Наверное, он красив.
— Не спится? — шепотом спросил Владимир. Еся ойкнула и прижала к себе руку. Под одеялом стало невыносимо жарко.
— Простите… Я просто… Просто… Хотела…
— Не трясись ты. Трогай сколько влезет, — безразлично бросил он, взял ее руку и положил себе на колючую щеку.
Еся не решалась шелохнуться. Так он не спал или…
— Я вас разбудила? — тихо спросила Еся, едва шевеля пальцами. Убирать руку было бы неловко. Но ещё более неловко трогать Владимира, пока он бодрствует.
— Ты не виновата. Я просто чутко сплю, — он зевнул. — Могу я задать вопрос?
— Задавайте, — растерянно ответила Есислава, чувствуя, как под ее пальцами дрогнула щека. Словно Владимир, услышав ее голос, улыбнулся.
— Задам два. Во-первых, неужели в деревне нынче принято с излишним почтением обращаться к супругу?
— С излишней? — Еся нахмурилась.
— Вы то, вы сё… Я уж и отвык от такого. Разве мы недостаточно знакомы, чтобы ты могла говорить со мной, как… как с другом?
— Я… не знаю. А мне можно? — она смущенно прикусила губу. У нее как-то само собой с губ срывалась вежливость.
— Ты же Хозяйка. Второй мой вопрос: почему ты всё время пытаешься потрогать мое лицо?
— Разве никто так до меня не делал? — удивилась Еся.
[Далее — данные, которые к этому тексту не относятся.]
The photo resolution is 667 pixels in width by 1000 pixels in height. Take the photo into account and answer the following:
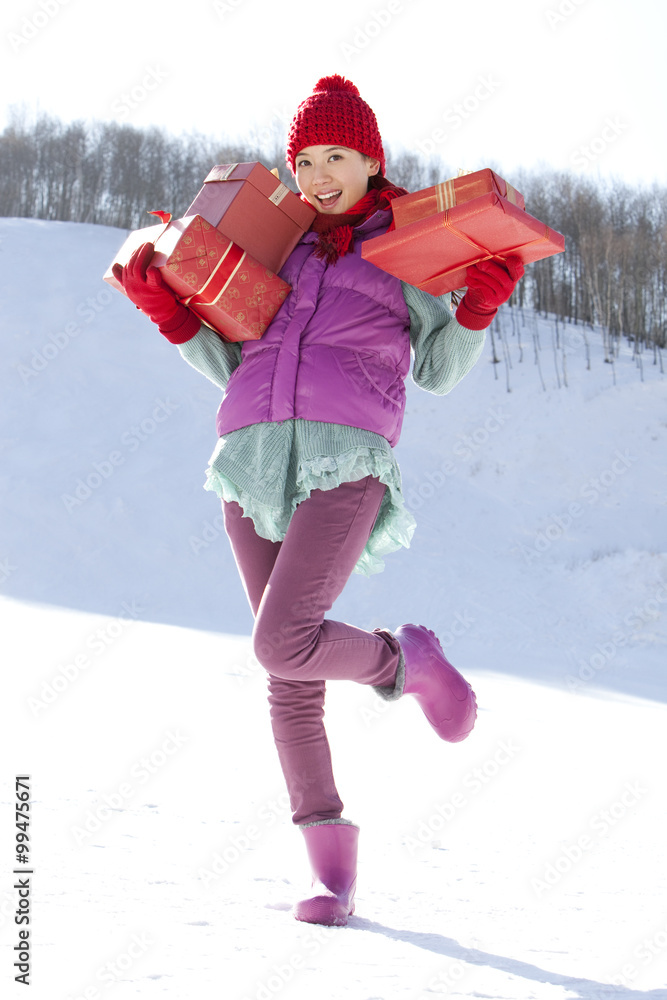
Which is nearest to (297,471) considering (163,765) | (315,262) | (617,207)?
(315,262)

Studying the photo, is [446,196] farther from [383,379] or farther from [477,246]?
[383,379]

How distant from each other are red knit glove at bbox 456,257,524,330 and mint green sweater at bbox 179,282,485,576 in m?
0.06

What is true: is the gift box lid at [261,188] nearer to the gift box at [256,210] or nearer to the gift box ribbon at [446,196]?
the gift box at [256,210]

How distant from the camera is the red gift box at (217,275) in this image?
1825 mm

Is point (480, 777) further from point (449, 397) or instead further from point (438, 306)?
point (449, 397)

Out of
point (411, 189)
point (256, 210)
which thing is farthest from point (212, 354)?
point (411, 189)

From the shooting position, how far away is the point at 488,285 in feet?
5.90

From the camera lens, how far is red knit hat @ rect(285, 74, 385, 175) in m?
1.96

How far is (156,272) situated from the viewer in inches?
73.2

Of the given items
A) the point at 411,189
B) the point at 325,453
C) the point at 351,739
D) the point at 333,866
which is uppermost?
the point at 411,189

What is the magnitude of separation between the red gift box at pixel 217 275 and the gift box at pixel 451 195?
33cm

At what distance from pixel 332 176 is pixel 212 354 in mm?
514

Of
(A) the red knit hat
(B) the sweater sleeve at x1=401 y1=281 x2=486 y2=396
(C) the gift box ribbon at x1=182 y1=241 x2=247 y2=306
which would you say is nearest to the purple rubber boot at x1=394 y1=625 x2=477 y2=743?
(B) the sweater sleeve at x1=401 y1=281 x2=486 y2=396

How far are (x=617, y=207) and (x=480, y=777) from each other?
20.9 m
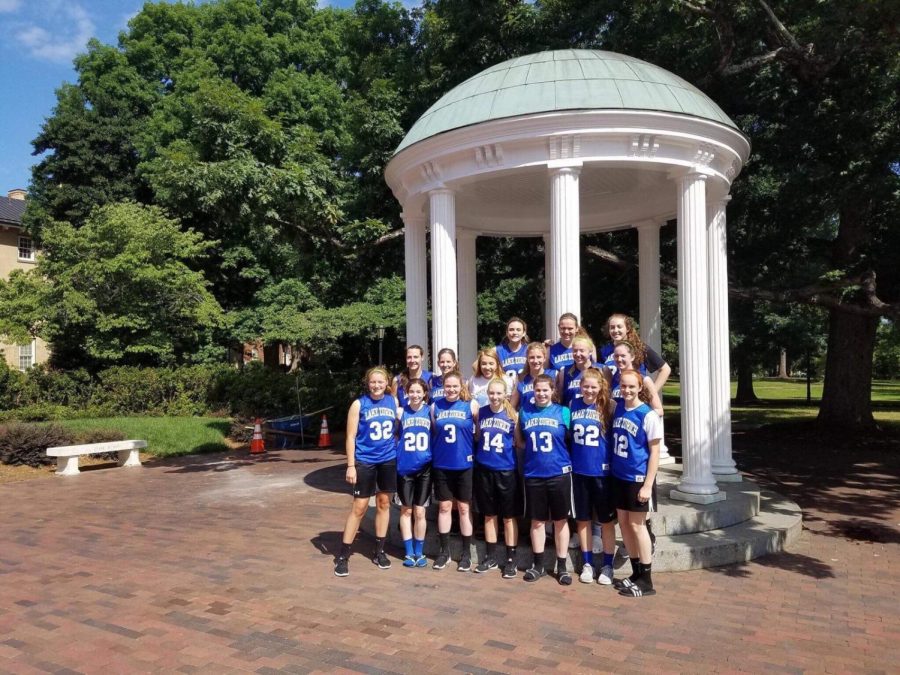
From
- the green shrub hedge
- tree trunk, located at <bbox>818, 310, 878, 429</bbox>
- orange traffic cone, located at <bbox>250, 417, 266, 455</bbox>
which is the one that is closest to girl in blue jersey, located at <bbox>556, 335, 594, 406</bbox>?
orange traffic cone, located at <bbox>250, 417, 266, 455</bbox>

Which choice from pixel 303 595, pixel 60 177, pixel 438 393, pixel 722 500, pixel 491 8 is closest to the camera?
pixel 303 595

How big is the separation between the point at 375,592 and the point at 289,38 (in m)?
29.0

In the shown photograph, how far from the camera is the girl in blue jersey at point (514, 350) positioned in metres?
6.60

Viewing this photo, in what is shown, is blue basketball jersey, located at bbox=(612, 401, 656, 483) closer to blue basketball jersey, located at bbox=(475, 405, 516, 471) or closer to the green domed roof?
blue basketball jersey, located at bbox=(475, 405, 516, 471)

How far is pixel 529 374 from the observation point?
233 inches

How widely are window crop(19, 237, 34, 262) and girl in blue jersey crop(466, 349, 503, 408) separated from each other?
35.5m

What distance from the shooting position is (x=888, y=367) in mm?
54406

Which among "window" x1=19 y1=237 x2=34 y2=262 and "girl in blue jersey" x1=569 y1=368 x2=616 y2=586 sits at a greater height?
"window" x1=19 y1=237 x2=34 y2=262

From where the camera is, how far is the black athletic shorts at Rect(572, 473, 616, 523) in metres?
5.39

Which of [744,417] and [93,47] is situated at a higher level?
[93,47]

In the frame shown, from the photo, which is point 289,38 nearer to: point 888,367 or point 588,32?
point 588,32

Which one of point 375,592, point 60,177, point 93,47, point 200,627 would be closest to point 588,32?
point 375,592

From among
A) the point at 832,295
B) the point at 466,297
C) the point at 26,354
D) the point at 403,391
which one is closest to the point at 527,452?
the point at 403,391

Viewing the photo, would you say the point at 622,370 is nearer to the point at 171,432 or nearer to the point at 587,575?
the point at 587,575
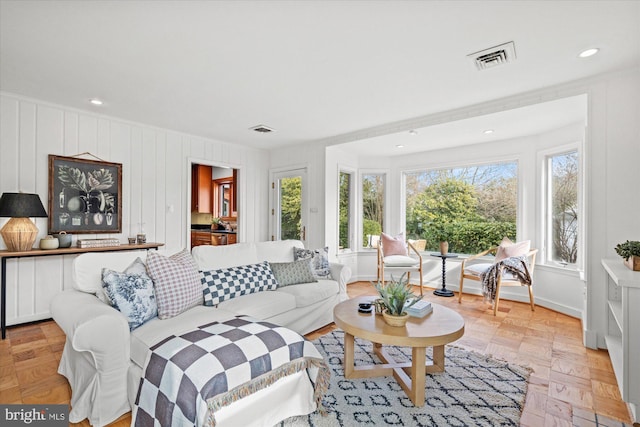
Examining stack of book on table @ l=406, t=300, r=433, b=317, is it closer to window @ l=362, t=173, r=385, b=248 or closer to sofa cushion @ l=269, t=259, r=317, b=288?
sofa cushion @ l=269, t=259, r=317, b=288

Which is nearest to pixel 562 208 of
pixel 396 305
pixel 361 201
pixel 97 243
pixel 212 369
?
pixel 361 201

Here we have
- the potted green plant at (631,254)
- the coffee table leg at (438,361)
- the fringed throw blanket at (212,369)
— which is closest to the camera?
the fringed throw blanket at (212,369)

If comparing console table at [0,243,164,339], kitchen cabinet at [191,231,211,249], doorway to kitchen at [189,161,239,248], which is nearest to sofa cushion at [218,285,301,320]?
console table at [0,243,164,339]

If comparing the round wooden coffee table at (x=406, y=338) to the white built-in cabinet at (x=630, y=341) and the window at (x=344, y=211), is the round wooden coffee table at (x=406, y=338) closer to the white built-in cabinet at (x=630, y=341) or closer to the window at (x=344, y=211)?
the white built-in cabinet at (x=630, y=341)

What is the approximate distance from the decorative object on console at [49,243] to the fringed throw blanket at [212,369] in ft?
8.70

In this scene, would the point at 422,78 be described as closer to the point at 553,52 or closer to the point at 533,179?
the point at 553,52

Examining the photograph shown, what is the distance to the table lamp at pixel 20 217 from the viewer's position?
2.98 metres

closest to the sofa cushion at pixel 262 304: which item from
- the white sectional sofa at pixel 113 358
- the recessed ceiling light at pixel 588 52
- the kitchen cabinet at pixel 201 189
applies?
the white sectional sofa at pixel 113 358

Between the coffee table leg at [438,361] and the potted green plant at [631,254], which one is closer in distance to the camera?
the potted green plant at [631,254]

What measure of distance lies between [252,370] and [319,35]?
2138 mm

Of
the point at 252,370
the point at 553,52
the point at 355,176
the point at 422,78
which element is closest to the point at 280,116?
the point at 422,78

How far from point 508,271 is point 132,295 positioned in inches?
157

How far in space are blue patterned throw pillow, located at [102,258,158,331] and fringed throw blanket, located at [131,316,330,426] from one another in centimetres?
46

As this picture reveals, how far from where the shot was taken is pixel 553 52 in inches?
94.7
— Нет, — спокойно ответил Владимир.
— Я просто… Наверное, я так вижу. Вижу кончиками пальцев. И мне очень хочется разглядеть… твое лицо, — памятуя предыдущий вопрос, она особенно выделила обращение.
— И что ты видишь кончиками своих пальцев? — он понизил голос. От этого по спине побежали мурашки. Вдруг всё стало таким личным…
— Я вижу человека, — честно, но всё же с трепетом, ответила Есислава.
— Да… Стало быть, я не оправдал ожиданий. Ты надеялась нащупать у меня рога? — и тени досады не было в его голосе. Скорее уж он звучал весело.
— Нет, — Есислава улыбнулась. Ей показалось, что он шутит. — Вот уж чего я бы точно не хотела нащупать. Хватит с меня копыт вместо ног.
— Сильно испугалась?
— Да.
— Этот дух мучил тебя всё это время. Теперь ты сможешь спать спокойно, — веселье вмиг улетучилось. Владимир с сожалением добавил: — Я должен был заметить…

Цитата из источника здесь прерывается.